To inspect the output of intermediate steps, use the names of the processes to find the directory. For example to find output from colabfold, go to /home/gridsan/user/FragFold/nextflow/practice/66/32bf2a*.

The output csvs (colabfold output: *_results_expmerge.csv, predicted peaks: *_predictalphafoldpeaks_*.csv) are copied to the working directory where the nextflow job was submitted. Note that there is more output contained in the directories, including plots of the weighted contacts by fragment position.

A note on file systems and NextFlow compatibility

Nextflow uses file locking to store task metadata and can only be run in a directory that has locking. This is not compatible with certain filesystem types, such as Lustre. To check what file systems are available on your system, use findmnt, the output will report the file system type for available directories and also describe whether locking is available in the OPTIONS column (If you see noflock, locking is not supported).

One workaround for this is to run nextflow on a file system that supports locking (e.g. a local filesystem) for task metadata storage while running the processes/and storing the output on a shared lustre directory. This works because the directory where results are stored does not need file locking (as outputs are always stored in separate directories to avoid collisions). To do this, simply run the nextflow command in a directory with locking and add the -w argument to specify the working directory.

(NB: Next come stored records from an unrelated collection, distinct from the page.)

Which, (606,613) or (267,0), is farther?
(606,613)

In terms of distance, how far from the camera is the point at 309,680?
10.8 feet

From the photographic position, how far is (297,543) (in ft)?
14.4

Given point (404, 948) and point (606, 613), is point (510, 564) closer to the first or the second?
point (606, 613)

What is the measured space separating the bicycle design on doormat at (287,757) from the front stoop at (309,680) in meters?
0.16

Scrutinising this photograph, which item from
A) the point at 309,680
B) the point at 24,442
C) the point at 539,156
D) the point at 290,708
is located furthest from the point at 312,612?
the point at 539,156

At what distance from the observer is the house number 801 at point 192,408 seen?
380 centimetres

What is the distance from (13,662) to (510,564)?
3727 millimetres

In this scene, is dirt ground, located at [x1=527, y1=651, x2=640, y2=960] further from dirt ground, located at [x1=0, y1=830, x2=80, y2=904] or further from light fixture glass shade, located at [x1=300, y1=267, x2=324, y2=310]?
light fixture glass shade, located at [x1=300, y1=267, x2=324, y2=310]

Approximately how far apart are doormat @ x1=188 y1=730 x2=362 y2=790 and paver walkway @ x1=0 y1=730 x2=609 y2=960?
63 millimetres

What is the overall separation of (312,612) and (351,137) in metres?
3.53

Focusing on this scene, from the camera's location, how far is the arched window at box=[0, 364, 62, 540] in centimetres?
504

As an example, this is how we start nextflow on our HPC:

# request an interactive node
LLsub -i --time=1-00:00 --partition=xeon-p8
# create a new directory on the local filesystem
USER=$(whoami) && mkdir -p /state/partition1/user/$USER && cd /state/partition1/user/$USER && conda activate fragfold
NEXTFLOWDIR=/home/gridsan/user/FragFold/nextflow #directory containing nextflow scripts
WORKDIR=/home/gridsan/user/FragFold/example #directory where results will be stored
NF_CFG=${NEXTFLOWDIR}/nextflow.config
PARAMS=${NEXTFLOWDIR}/params/ftsZ_monomeric_example.yaml
nextflow run ${NEXTFLOWDIR}/main.nf -w $WORKDIR -c $NF_CFG -params-file $PARAMS -resume

Submitting nextflow as a job for large colabfold jobs

For most users, it will take days for all the submitted colabfold jobs to complete. In order to keep nextflow running until all the processes are complete, we submit it as a job with a long time limit. For help with submitting jobs, see the example script: FragFold/scripts/submit/submit_nextflow.sh. This script supports -resume by copying the task metadata files. To get it running your HPC, you will need to edit the slurm directives and paths.